Setting is not my strong suit. And sensory detail is something I need to work on, too. As I was reminded when I read this opening paragraph to “Bravado,” one of the stories in the new William Trevor collection I referenced last week:

The leaves had begun to fall. All along Sunderland Avenue on the pavement beneath the beech trees there was a sprinkling, not yet the mushy inconvenience they would become when more fell and rain came, which inevitably would be soon. Not many people were about; it was after midnight, almost one o’clock, the widely spaced lampposts casting pools of misty yellow illumination. A man walked his dog in Blenning Road in the same blotchy lamplight, the first of autumn’s leaves gathering there also.

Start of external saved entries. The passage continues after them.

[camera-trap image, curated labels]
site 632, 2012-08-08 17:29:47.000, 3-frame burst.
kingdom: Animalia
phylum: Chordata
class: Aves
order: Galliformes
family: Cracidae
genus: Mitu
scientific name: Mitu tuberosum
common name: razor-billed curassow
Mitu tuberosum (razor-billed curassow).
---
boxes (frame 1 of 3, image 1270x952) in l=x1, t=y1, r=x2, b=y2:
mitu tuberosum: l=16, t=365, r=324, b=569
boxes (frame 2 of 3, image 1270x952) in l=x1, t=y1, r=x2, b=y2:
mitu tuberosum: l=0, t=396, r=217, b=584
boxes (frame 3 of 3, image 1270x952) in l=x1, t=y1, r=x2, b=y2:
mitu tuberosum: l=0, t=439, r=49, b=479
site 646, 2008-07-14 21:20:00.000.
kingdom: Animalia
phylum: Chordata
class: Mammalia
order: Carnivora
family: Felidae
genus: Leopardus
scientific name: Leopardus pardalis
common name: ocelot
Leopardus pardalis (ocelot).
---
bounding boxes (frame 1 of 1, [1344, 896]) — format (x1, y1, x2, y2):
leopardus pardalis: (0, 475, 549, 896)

An upstairs window opened in Verdun Crescent, hands clapped to dismiss a cat rooting in a flowerbed. A car turned into Sunderland Avenue, its headlights dimmed and then extinguished, its alarm set for the night with a flurry of flashing orange and red. The traffic of the city was a hum that only faintly reached these leisurely streets, the occasional distant shriek of a police siren or an ambulance more urgently disturbing their peace.

And with that beautiful writing, I leave you for the weekend. Have a good one!

5 thoughts on “Friday Find: A Masterful Opening Paragraph

  1. Felicity says:

    Erika, I’ve been enjoying this blog as well as your newsletter. Thanks for everything! This paragraph is beautiful – thanks for sharing.

  2. Pete says:

    Trevor is one of my favorite discoveries of recent years. That is indeed a lovely passage you cited.

  3. Erika D. says:

    Thank you both for the comments!

  4. Lisa R. says:

    I struggled a lot more with sensory details and scene setting, until I began researching sensory integration disorder to help one of my sons.

    Once I began reading about (and observing) all the little things in the environment that bother some people, but which most of us overlook (tags on clothing, combs with the teeth too far apart, creases in a cloth placemat), I began to notice many more sense details in my environment.
    One good book is Too Loud, Too Tight, Too Fast, Too Bright.

  5. Erika D. says:

    Thanks for sharing that, Lisa. I’ll look for that book.